This is a guest post by Meg Mall, International Development Consultant for Goodwill Industries International
In my various roles with Goodwill Industries International over the past 10 years, I’ve supported and led Goodwill’s international growth and have also played a leadership role in other international associations, such as Workability Americas/Workability International. Those of us working in the international development field all face different challenges based on our mission statements, structure and governance, etc. but I have learned that we all must address issues related to funding, sustainability and how to create and measure impact.

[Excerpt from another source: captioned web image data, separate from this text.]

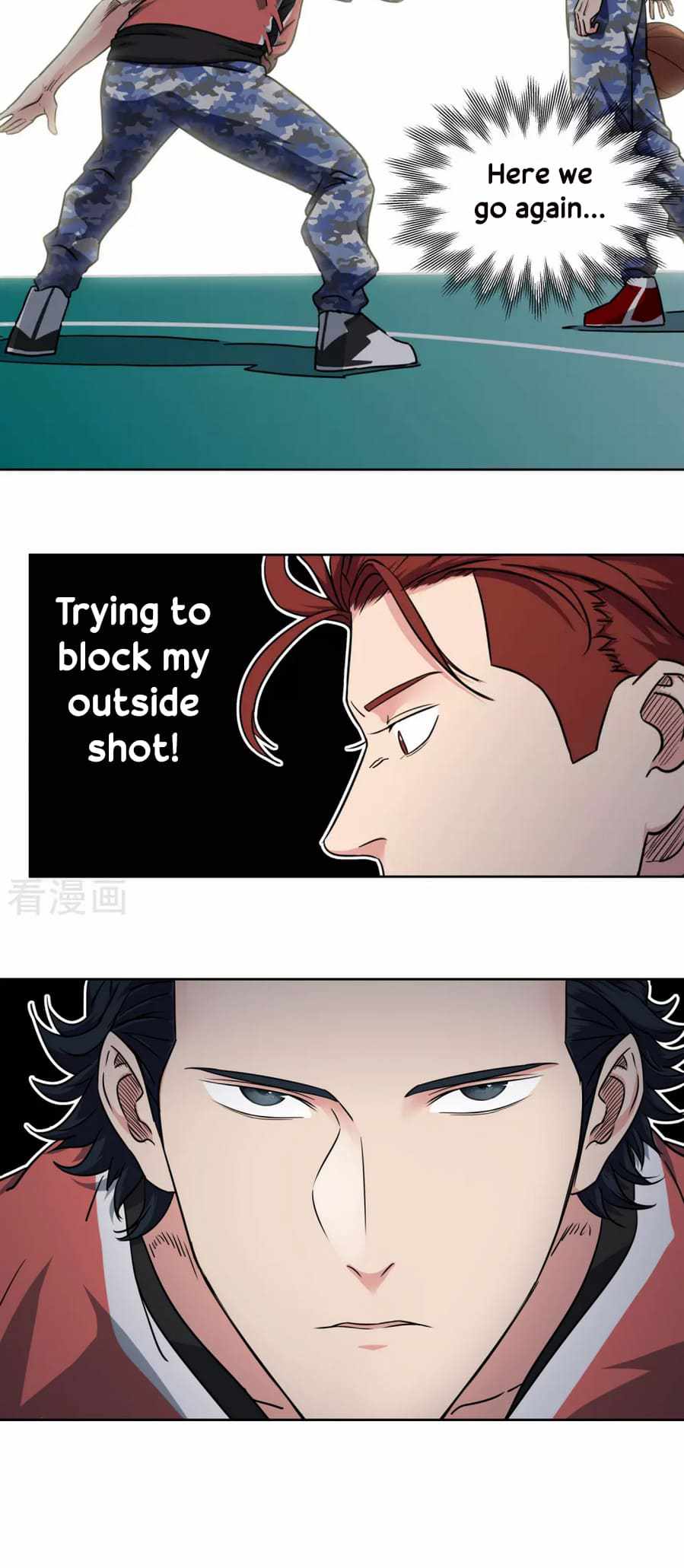 Page 6 of Chapter 44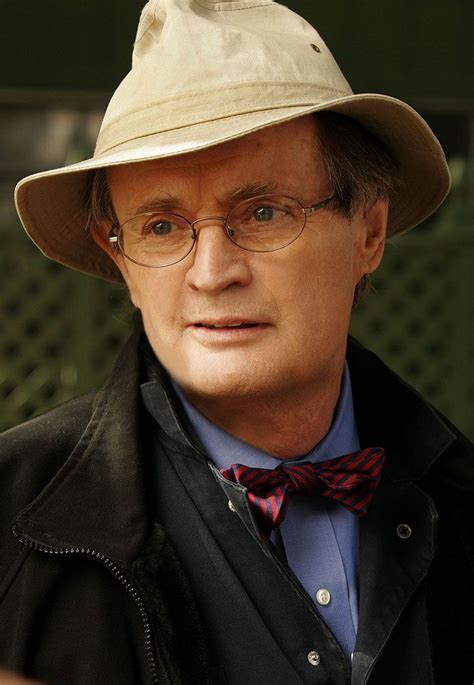 Ducky Ncis | Ncis, David mccallum, Actors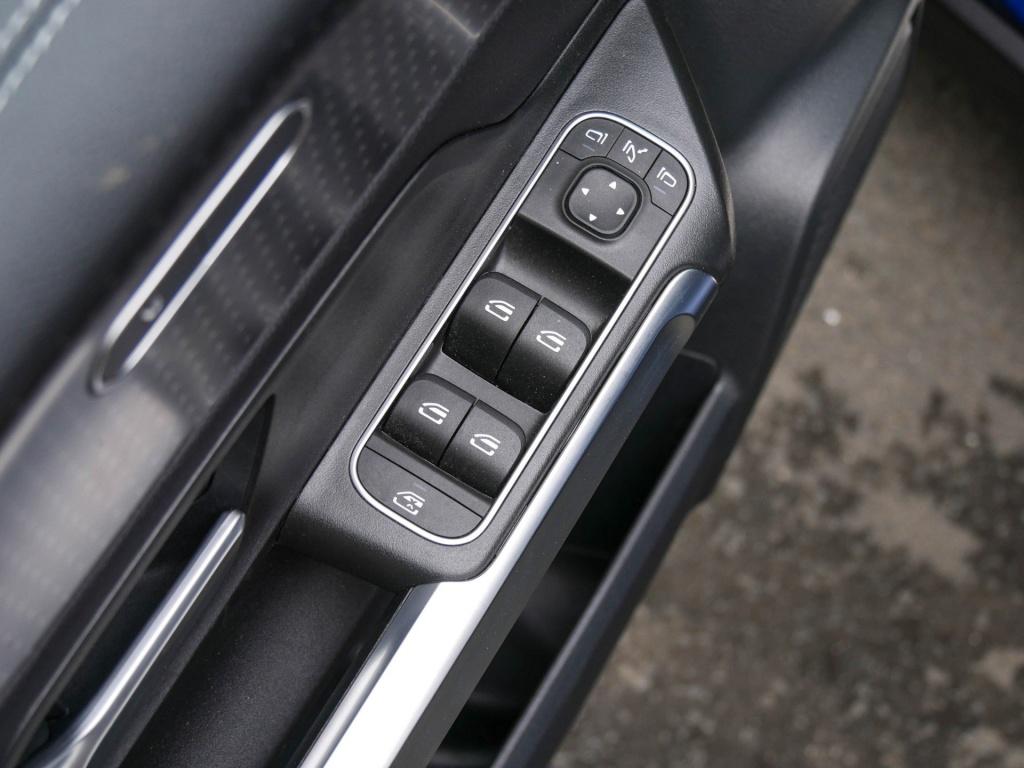Mercedes-Benz GLB d 4M Progressive/LED/Kamera/Winter/Navi, миниатюра 16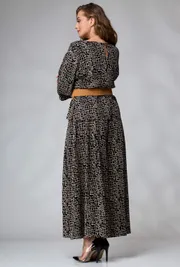 Комплект Le Collect арт. 361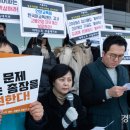 서울대-관악-언어교육원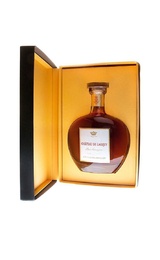 Арманьяк Chateau de Lacquy Bas-Armagnac 1979 Carafe 0,7 л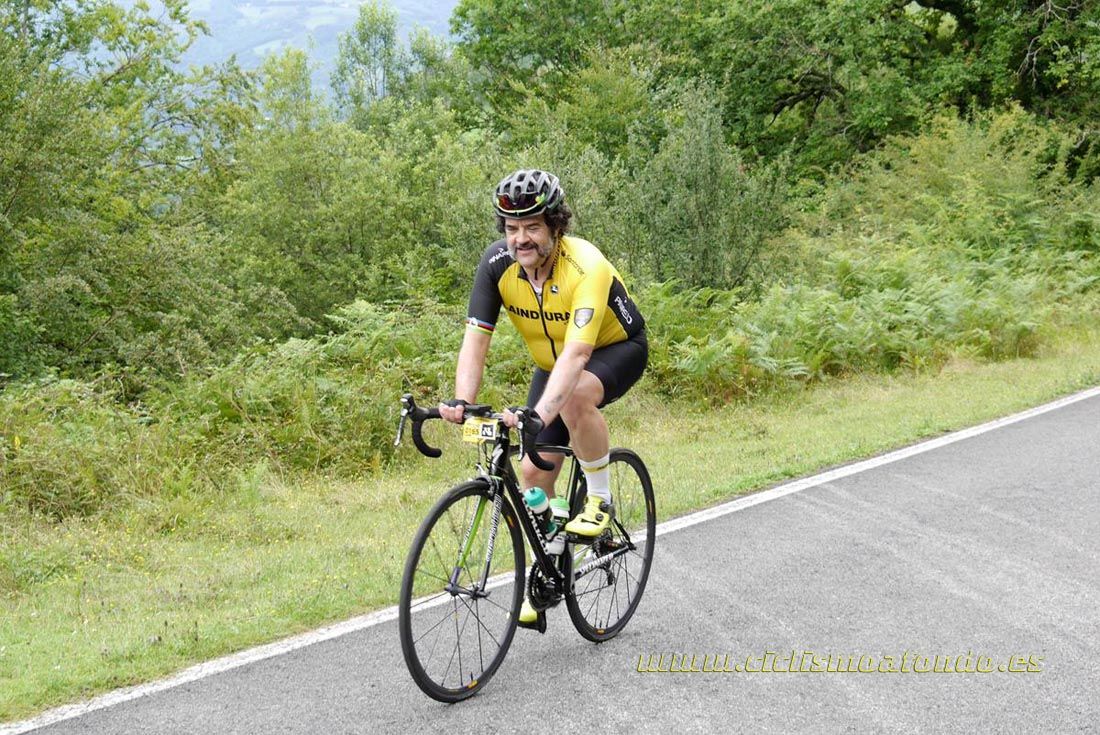 La Indurain 2018-8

I have been doing a lot of thinking lately on the theme of capacity-building, local ownership and effective practices related to this topic. Capacity-building has been a buzz word for some time now, with a host of different connotations. I am referring to working with local organizations to enhance their own ability to meet the needs of their communities – in this case I’m especially interested in those relationships that cross borders.
The question I find we are facing time and time again in our capacity-building work is in determining that fine line of how many resources to offer in order to successfully meet both our own objectives as well as our local partner’s without compromising the local partner’s ability to truly own the project. We have a system for vetting local partners to identify competencies important to us, such as solid financials, transparency, and entrepreneurialism. What we have found is that even the organizations we identify to be most capable and healthy do not have the ability to find the capital/matching resources needed to launch our project.
One of our principles has been the use of local capital in our international projects – whether it comes from our local implementing partner or through local donors. What effective practices have been discovered related to financial “skin in the game” for local implementing partners? In other words, does the local partner need to incur some risk – financial or otherwise – for the project to succeed? What other factors are critical to ownership and sustainability of the project at the local level?